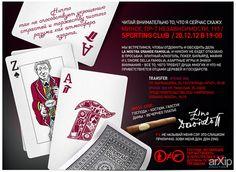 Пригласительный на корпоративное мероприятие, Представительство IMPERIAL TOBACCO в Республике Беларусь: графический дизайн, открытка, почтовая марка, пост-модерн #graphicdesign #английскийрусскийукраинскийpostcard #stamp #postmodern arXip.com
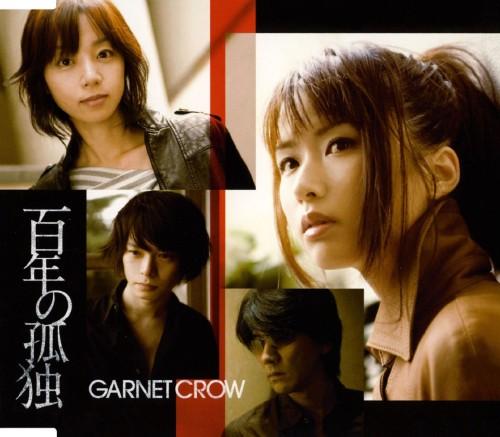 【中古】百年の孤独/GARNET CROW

---

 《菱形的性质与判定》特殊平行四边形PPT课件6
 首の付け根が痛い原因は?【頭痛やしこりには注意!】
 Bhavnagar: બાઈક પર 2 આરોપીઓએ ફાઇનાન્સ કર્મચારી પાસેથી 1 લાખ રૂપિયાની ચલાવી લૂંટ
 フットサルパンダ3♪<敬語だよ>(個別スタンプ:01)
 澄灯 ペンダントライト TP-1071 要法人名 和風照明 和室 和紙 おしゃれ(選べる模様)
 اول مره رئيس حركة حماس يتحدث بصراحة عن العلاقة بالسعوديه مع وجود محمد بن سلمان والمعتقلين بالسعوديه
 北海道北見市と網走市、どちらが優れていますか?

--

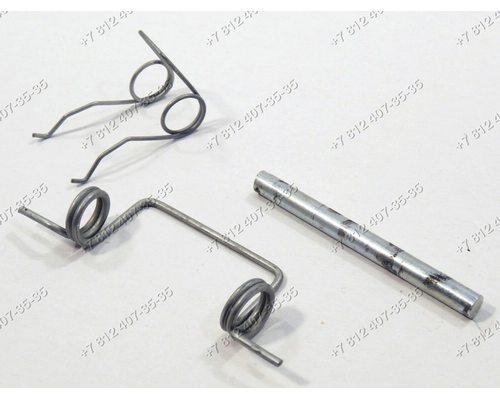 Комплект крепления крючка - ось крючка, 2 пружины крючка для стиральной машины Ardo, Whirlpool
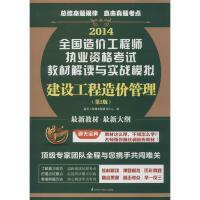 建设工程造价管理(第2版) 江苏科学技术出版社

Work instructions
A word-for-word reproduction is needed of the lines above from the line containing "Комплект крепления крючка" through the line containing "建设工程造价管理(第2版) 江苏科学技术出版社", with both ends kept and no pictures.

Answer space
 Комплект крепления крючка - ось крючка, 2 пружины крючка для стиральной машины Ardo, Whirlpool
 建设工程造价管理(第2版) 江苏科学技术出版社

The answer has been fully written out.